4
Yorum
0
Beğeni
5,0
Puan
1443
Okunma
*ısıltı...
ısı iletke fiili, karanfilin ettiğidir...
.
..tatlı merzencüş’ün ağzında gezinirken evâmir
aramızda, ne zaman perdesi vardı, ne suret, ne de mekân..
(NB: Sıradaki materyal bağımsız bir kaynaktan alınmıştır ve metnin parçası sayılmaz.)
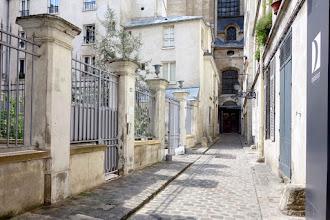 Paris : Passage Saint Paul, pittoresque impasse du Marais à l'ombre de l'église Saint-Paul-Saint-Louis - IVème
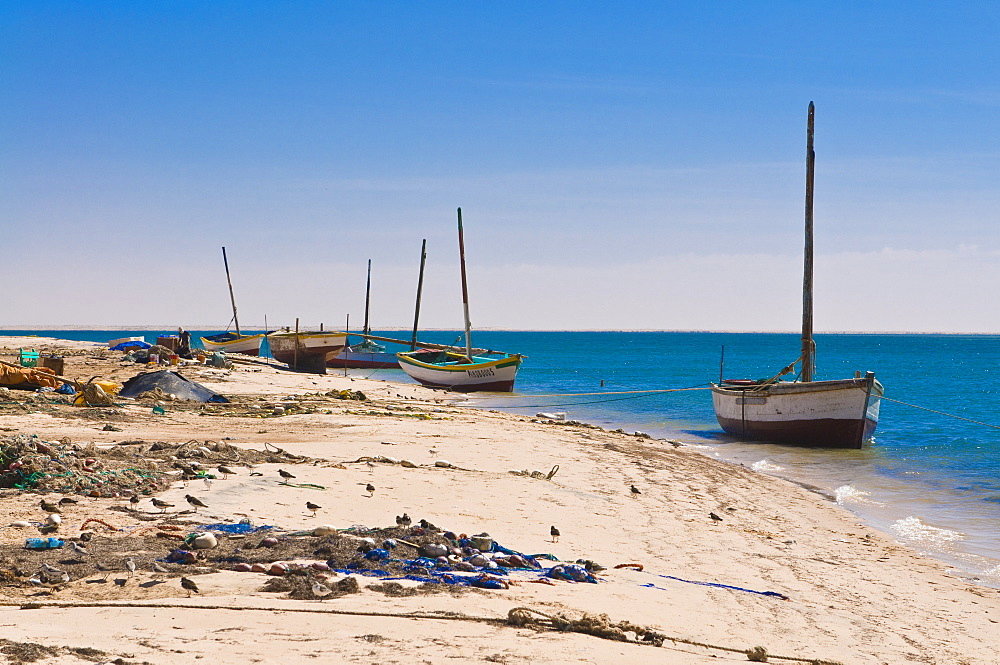 Traditional sailing boat in the Banc d'Arguin, UNESCO World Heritage Site, Mauritania, Africa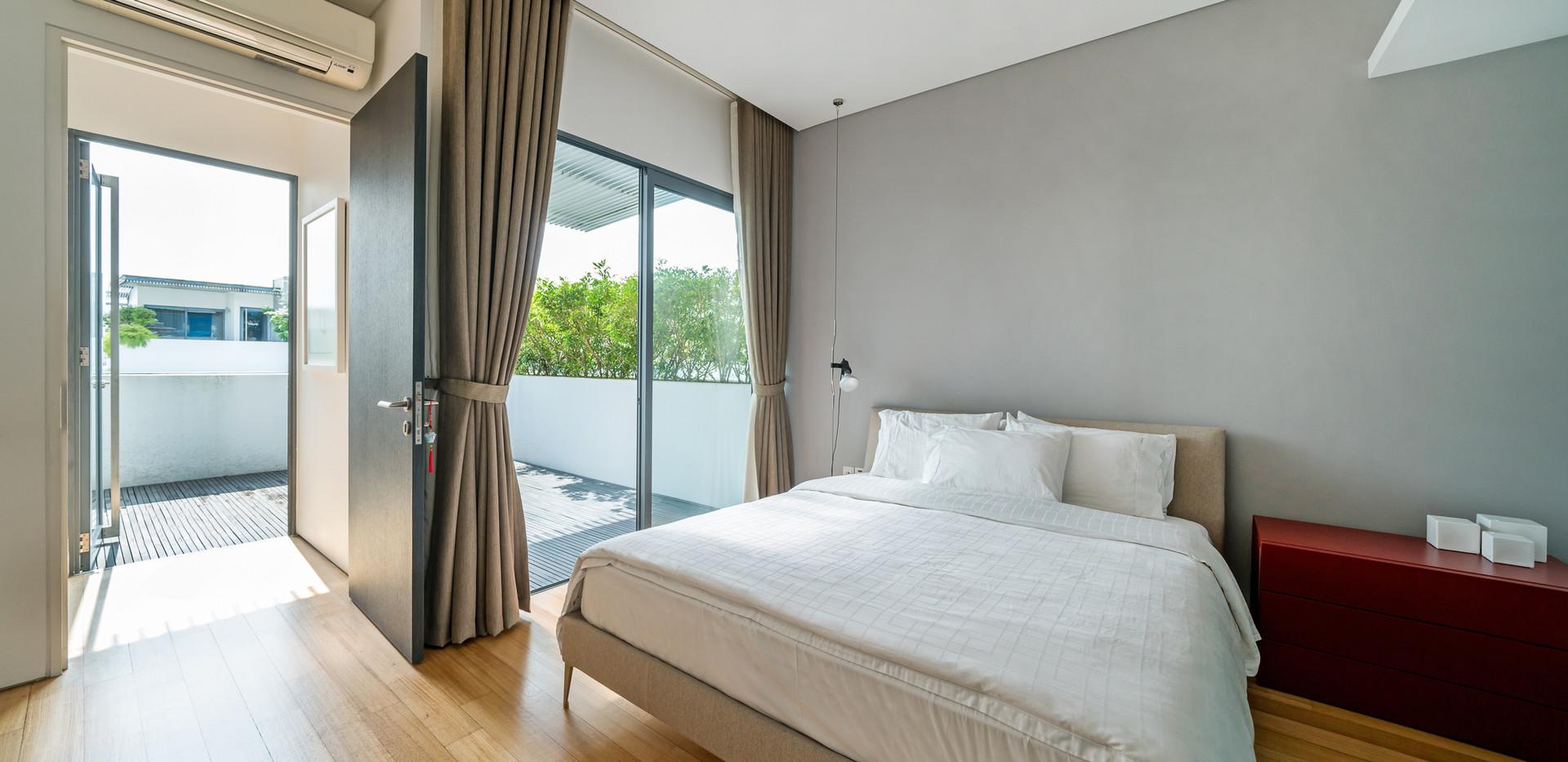 L3. Master Bedroom 2.jpg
boynundaki bir tutam karanfil, boyuna ayaklanıyor
tek sıkımlık canını alaçıklarda unutarak
unutarak su yüzüne bıraktığı yangını
tunç küreklerle çekiliyor ılgına
sırf al börkleri soyunup
ısırganlı dudakları dalansın istenciyle
bir adamın bir kadını
bir kadının bir adamı
venüsten sözler indiriyor pelin
dil hurcu, ısıltıya itkili
gecenin hummalı yatağına gerilmiş
köpürüp dalaşıyor gök bulutla deniz
boğumlarını sıkıyor ardı sıra menengiç
bir çıtırtıda kıyameti koparan zehir
bulandığı korugan küllerinde yalpalıyor, isli kediler
birisinin tek gözü mavi
kentin meydanında semaha tutuşmuş tefler
al kuşaklı gelin kızlara dönüştürüyor ânı
zincirlerinden boşanmış dağ silsilesi
bileklerinde eriyor denizlerin
esmer bir lisânın çolpan rüzgârı
ince beline dolanıyor başakların
zencefiller kınında unutuyor
en yalın sözcükleri, ilk elden çekebilmeyi
taş gemide isyan çıktığından beri
kımıldamıyor, uzlaşımsızdır hiram’ın elleri
bir özlemektir kalıyor üstünde insanın.
bir özlemek.
insanı.
ey fargesia murielae!
neredesiniz?
bizi emanette emin kılsın aşk-ı hünkâr
’’tektir ve biçimi yoktur’’ sevmenin...
.
5.0
100% (5)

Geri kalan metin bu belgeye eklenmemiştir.